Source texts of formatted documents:
-*-

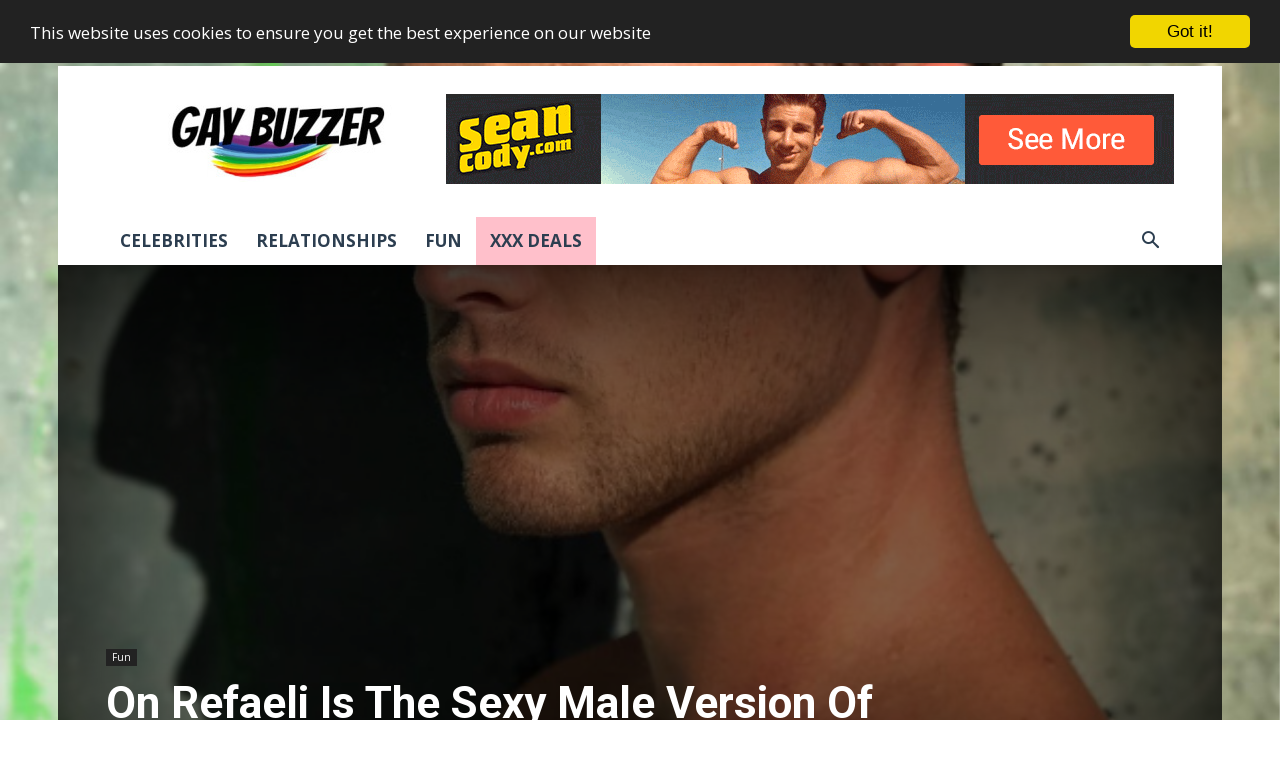

--- FILE ---
content_type: text/html
request_url: https://a.adtng.com/get/10006797?time=1561154247523
body_size: 1653
content:
<!DOCTYPE html><html style="margin:0; padding:0;"><head><link rel="dns-prefetch" href="//ht-cdn2.adtng.com"><style>body { margin: 0; padding: 0;}a>img {position: absolute;text-align: center;border: none;width: 100% ;height: auto;}</style><script src="https://ht-cdn2.adtng.com/delivery/vortex/vortex-simple-1.0.0.js"></script>  <script>function vortexTracking(report) {var startTime = new Date().getTime(); var vortexResponse = new VortexSimple(10937, 'adtool impression v7'); if (!report){report = "";}            vortexResponse.extendedEnvData = true; var vortexGetResponse = function () { vortexResponse.set('connectionType', "Corporate");          vortexResponse.set('impressionId', "29339c8959a82f336c0e58c3013c6fa7"); vortexResponse.set('spotId', "10006797"); vortexResponse.set('spotNodeId', "42537");              vortexResponse.set('creativeId', "893170"); vortexResponse.set('campaignId', "29309"); vortexResponse.set('campaign_name',"728X90_GAY_SFW");                vortexResponse.set('snccid', "489887"); vortexResponse.set('sncid', "51698"); vortexResponse.set('interventionReport', report); }; vortexGetResponse();        vortexResponse.send(vortexResponse.generateUrl());} if('ReportingObserver' in window){var observer = new ReportingObserver(function(reports, observer){ for (var i in reports) {vortexTracking(JSON.stringify(reports[i]));}}, { buffered: true }); observer.observe();window.addEventListener('unload', function(event) {var reports = observer.takeRecords();for (var i in reports) { vortexTracking(JSON.stringify(reports[i]));}});}</script></head><body><a class="ad" id="link" rel="nofollow noopener" href="https://a.adtng.com/click/[base64]?lp=KTY3NDZyZmUnLSMqJj80eCQ9OF5bWVBLX1ZBQFYzKW0nKiVmdSo4LHMpPTo1PD0rAggGBBRQR1YKCHFyc3JycX4Vf3R0dndmDGRua2kJZw4NAQAEBQ%3D%3D" target="_blank"><img src="https://ht-cdn2.adtng.com/a7/creatives/43/447/803719/893170/893170_banner.gif" /></a><script type="text/javascript">!function(e){var n=[],t={};e.delivery=function(){n=document.querySelectorAll("a.ad");for(var e=new IntersectionObserver(function(e,n){e.forEach(function(e){if(e.isIntersecting)try{var n=new XMLHttpRequest,o=1+t[e.target.id]++==1?1:0;n.open("GET","https://a.adtng.com/track/adviews/[base64]?unique_view="+o,!0),n.withCredentials=!0,n.send()}catch(e){console.log(e)}})},{root:null,rootMargin:"0px",threshold:1}),o=0;o<n.length;o++)t[n[o].id]=0,e.observe(n[o])}()}(window);</script> <script type="text/javascript" src="https://hw-cdn2.adtng.com/delivery/intersection_observer/IntersectionObserver.js"></script></body></html>

--- FILE ---
content_type: text/html; charset=UTF-8
request_url: https://www.gaybuzzer.com/wp-admin/admin-ajax.php?td_theme_name=Newspaper&v=12.7.3
body_size: -548
content:
{"10019":1421}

-*-

Your task:
Give back all entries exactly. No pictures belong in the copy.

Answer:
--- FILE ---
content_type: text/html
request_url: https://a.adtng.com/get/10006797?time=1561154247523
body_size: 1653
content:
<!DOCTYPE html><html style="margin:0; padding:0;"><head><link rel="dns-prefetch" href="//ht-cdn2.adtng.com"><style>body { margin: 0; padding: 0;}a>img {position: absolute;text-align: center;border: none;width: 100% ;height: auto;}</style><script src="https://ht-cdn2.adtng.com/delivery/vortex/vortex-simple-1.0.0.js"></script>  <script>function vortexTracking(report) {var startTime = new Date().getTime(); var vortexResponse = new VortexSimple(10937, 'adtool impression v7'); if (!report){report = "";}            vortexResponse.extendedEnvData = true; var vortexGetResponse = function () { vortexResponse.set('connectionType', "Corporate");          vortexResponse.set('impressionId', "29339c8959a82f336c0e58c3013c6fa7"); vortexResponse.set('spotId', "10006797"); vortexResponse.set('spotNodeId', "42537");              vortexResponse.set('creativeId', "893170"); vortexResponse.set('campaignId', "29309"); vortexResponse.set('campaign_name',"728X90_GAY_SFW");                vortexResponse.set('snccid', "489887"); vortexResponse.set('sncid', "51698"); vortexResponse.set('interventionReport', report); }; vortexGetResponse();        vortexResponse.send(vortexResponse.generateUrl());} if('ReportingObserver' in window){var observer = new ReportingObserver(function(reports, observer){ for (var i in reports) {vortexTracking(JSON.stringify(reports[i]));}}, { buffered: true }); observer.observe();window.addEventListener('unload', function(event) {var reports = observer.takeRecords();for (var i in reports) { vortexTracking(JSON.stringify(reports[i]));}});}</script></head><body><a class="ad" id="link" rel="nofollow noopener" href="https://a.adtng.com/click/[base64]?lp=KTY3NDZyZmUnLSMqJj80eCQ9OF5bWVBLX1ZBQFYzKW0nKiVmdSo4LHMpPTo1PD0rAggGBBRQR1YKCHFyc3JycX4Vf3R0dndmDGRua2kJZw4NAQAEBQ%3D%3D" target="_blank"><img src="https://ht-cdn2.adtng.com/a7/creatives/43/447/803719/893170/893170_banner.gif" /></a><script type="text/javascript">!function(e){var n=[],t={};e.delivery=function(){n=document.querySelectorAll("a.ad");for(var e=new IntersectionObserver(function(e,n){e.forEach(function(e){if(e.isIntersecting)try{var n=new XMLHttpRequest,o=1+t[e.target.id]++==1?1:0;n.open("GET","https://a.adtng.com/track/adviews/[base64]?unique_view="+o,!0),n.withCredentials=!0,n.send()}catch(e){console.log(e)}})},{root:null,rootMargin:"0px",threshold:1}),o=0;o<n.length;o++)t[n[o].id]=0,e.observe(n[o])}()}(window);</script> <script type="text/javascript" src="https://hw-cdn2.adtng.com/delivery/intersection_observer/IntersectionObserver.js"></script></body></html>

--- FILE ---
content_type: text/html; charset=UTF-8
request_url: https://www.gaybuzzer.com/wp-admin/admin-ajax.php?td_theme_name=Newspaper&v=12.7.3
body_size: -548
content:
{"10019":1421}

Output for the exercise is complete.